Task instructions: Set down exactly the lines from the one containing "With respect to BBox(0, 225, 15, 273): foliage, is" through the end of the records below, both included, and nothing else.

— start of Given records —

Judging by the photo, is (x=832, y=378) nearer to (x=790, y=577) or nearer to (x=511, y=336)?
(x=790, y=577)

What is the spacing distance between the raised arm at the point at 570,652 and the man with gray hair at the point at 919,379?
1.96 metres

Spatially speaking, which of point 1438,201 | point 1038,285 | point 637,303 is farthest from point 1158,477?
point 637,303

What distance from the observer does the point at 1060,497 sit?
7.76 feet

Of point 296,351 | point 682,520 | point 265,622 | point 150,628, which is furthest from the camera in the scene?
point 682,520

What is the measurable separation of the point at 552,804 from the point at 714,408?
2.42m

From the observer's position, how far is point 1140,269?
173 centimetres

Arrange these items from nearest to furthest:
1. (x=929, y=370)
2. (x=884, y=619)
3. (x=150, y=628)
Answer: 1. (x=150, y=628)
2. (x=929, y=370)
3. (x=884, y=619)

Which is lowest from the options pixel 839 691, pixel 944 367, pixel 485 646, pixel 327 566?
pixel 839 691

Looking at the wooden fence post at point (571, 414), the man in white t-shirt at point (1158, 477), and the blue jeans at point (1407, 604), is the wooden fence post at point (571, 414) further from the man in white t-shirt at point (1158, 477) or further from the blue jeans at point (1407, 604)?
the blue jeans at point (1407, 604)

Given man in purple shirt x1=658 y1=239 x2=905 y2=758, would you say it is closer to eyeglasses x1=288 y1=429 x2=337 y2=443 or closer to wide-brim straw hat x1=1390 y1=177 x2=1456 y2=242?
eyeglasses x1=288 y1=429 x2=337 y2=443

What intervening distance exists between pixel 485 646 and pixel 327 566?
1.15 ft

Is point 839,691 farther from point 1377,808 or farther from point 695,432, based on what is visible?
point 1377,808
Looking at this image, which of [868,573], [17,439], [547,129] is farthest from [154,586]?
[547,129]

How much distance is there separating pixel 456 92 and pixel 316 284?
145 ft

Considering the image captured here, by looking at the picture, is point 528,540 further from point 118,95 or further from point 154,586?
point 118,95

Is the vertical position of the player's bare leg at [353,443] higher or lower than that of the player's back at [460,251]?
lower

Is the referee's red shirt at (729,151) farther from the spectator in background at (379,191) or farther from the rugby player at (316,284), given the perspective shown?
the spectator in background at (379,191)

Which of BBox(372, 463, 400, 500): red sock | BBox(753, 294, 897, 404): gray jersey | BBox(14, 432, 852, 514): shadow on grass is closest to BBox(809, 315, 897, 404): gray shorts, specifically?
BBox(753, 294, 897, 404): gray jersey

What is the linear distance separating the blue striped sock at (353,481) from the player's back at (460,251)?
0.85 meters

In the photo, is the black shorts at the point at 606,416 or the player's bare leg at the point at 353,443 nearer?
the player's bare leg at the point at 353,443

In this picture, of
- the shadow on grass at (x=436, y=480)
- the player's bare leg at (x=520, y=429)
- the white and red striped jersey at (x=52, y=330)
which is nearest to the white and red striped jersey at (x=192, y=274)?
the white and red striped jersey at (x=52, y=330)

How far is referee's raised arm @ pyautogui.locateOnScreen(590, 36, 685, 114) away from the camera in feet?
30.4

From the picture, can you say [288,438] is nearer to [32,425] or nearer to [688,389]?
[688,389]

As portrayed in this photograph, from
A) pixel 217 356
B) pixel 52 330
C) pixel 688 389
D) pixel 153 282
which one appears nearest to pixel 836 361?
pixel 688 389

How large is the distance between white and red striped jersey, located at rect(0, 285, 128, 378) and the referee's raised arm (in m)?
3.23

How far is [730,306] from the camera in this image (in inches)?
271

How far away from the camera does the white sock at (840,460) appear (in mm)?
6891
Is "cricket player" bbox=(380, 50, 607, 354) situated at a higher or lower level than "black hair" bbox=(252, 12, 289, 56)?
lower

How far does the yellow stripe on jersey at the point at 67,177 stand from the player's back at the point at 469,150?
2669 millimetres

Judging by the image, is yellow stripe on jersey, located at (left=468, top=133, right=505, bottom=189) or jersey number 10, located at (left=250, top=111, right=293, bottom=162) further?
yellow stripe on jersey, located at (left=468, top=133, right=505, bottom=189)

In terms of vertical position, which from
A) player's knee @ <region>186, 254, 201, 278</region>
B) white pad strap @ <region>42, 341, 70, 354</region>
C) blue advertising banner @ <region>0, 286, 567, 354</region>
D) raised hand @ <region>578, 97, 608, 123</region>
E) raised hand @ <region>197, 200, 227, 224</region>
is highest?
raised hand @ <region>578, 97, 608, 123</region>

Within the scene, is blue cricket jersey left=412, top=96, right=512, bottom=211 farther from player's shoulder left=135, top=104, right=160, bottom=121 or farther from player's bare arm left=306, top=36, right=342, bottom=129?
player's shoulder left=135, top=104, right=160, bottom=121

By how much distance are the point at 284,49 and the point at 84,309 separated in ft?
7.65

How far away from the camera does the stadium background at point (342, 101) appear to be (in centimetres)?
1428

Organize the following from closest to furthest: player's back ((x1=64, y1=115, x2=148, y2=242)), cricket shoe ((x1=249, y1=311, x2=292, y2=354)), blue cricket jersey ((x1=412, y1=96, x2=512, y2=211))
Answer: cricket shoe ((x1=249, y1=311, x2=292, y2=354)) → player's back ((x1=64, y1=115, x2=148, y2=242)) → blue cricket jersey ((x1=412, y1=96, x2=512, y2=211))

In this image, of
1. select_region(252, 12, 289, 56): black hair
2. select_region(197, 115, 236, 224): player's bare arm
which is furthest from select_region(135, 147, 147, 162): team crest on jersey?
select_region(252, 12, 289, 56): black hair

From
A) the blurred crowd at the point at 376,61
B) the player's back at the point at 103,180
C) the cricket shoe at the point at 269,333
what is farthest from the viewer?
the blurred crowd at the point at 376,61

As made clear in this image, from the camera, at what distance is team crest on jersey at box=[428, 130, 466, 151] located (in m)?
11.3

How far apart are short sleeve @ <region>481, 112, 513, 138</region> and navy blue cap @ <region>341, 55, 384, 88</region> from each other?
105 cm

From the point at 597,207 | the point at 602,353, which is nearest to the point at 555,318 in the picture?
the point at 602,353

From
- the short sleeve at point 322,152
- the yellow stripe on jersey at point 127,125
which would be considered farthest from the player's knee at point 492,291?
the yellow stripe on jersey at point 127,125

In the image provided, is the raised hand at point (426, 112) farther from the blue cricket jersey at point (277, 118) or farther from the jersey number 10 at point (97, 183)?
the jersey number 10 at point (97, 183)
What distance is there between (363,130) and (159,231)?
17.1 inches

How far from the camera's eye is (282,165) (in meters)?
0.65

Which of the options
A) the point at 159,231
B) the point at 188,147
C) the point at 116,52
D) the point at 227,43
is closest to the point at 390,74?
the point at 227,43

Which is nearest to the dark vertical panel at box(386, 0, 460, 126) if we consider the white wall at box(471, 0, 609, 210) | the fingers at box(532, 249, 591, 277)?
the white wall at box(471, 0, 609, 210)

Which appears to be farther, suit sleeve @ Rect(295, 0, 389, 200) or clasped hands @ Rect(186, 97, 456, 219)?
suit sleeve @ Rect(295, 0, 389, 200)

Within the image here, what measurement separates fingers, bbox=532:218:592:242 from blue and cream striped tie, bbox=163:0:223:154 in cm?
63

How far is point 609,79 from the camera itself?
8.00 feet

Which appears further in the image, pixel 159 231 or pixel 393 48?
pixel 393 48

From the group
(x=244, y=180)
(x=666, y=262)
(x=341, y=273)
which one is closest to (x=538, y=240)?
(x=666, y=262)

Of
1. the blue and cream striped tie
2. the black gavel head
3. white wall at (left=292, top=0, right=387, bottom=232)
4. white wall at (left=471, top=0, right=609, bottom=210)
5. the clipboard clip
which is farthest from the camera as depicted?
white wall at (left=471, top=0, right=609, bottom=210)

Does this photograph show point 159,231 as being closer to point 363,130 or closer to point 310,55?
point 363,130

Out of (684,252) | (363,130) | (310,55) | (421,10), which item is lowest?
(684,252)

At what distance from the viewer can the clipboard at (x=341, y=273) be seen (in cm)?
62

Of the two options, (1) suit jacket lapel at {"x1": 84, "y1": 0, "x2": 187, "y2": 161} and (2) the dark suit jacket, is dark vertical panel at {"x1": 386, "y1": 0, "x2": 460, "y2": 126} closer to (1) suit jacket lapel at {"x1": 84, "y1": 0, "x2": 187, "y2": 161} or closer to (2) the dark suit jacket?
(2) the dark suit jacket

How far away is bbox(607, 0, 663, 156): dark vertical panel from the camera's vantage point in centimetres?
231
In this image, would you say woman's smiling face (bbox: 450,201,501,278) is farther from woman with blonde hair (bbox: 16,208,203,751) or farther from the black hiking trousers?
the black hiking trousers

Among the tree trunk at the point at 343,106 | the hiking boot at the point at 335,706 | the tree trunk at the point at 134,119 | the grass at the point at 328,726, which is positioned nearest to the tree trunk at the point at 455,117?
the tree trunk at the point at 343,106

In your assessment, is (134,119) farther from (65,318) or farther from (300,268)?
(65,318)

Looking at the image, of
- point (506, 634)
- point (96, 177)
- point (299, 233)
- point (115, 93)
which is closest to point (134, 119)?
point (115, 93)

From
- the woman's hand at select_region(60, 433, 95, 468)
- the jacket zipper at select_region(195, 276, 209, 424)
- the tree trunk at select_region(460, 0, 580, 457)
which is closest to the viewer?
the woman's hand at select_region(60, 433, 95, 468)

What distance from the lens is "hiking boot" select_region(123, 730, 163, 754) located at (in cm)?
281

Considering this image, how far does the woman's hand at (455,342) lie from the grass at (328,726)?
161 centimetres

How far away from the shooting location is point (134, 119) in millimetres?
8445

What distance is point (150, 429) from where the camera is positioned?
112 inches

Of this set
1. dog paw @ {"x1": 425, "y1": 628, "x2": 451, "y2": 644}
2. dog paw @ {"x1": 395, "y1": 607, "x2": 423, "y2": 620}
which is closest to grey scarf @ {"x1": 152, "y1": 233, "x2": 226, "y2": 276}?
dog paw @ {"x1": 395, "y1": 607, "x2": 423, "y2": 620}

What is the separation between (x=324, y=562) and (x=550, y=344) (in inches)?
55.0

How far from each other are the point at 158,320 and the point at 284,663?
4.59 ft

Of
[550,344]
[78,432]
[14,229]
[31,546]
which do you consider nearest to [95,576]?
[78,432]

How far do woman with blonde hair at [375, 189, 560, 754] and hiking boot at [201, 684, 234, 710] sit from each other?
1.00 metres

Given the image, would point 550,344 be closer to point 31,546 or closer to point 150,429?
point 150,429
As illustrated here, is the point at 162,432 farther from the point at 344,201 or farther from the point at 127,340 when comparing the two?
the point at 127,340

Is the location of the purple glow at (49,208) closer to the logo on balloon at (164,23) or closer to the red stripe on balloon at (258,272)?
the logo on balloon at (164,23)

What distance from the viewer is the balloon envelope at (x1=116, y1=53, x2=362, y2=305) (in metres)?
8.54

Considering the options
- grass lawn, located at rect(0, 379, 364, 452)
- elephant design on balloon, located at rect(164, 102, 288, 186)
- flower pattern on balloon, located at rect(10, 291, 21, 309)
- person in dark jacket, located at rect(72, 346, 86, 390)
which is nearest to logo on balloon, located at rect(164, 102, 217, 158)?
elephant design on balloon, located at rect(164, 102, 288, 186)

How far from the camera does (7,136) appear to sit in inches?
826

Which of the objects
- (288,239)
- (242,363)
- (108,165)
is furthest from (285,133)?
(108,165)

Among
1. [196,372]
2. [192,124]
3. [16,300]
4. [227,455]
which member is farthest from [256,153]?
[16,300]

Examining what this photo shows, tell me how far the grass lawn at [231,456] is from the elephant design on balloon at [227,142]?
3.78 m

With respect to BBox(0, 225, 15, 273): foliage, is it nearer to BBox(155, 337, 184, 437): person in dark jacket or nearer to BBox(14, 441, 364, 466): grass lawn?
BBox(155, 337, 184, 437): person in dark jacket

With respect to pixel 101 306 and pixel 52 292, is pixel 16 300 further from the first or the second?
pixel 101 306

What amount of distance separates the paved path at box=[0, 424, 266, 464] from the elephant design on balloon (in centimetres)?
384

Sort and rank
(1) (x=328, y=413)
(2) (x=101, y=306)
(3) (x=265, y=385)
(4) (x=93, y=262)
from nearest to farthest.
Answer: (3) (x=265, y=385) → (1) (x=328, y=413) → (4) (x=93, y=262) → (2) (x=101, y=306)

— end of Given records —

Exercise result:
With respect to BBox(0, 225, 15, 273): foliage, is it nearer to BBox(155, 337, 184, 437): person in dark jacket or nearer to BBox(14, 441, 364, 466): grass lawn?
BBox(155, 337, 184, 437): person in dark jacket

With respect to pixel 101 306 and pixel 52 292, is pixel 16 300 further from the first or the second?
pixel 101 306

What amount of distance separates the paved path at box=[0, 424, 266, 464] from the elephant design on balloon (in centimetres)?
384

Sort and rank
(1) (x=328, y=413)
(2) (x=101, y=306)
(3) (x=265, y=385)
(4) (x=93, y=262)
from nearest to farthest.
Answer: (3) (x=265, y=385) → (1) (x=328, y=413) → (4) (x=93, y=262) → (2) (x=101, y=306)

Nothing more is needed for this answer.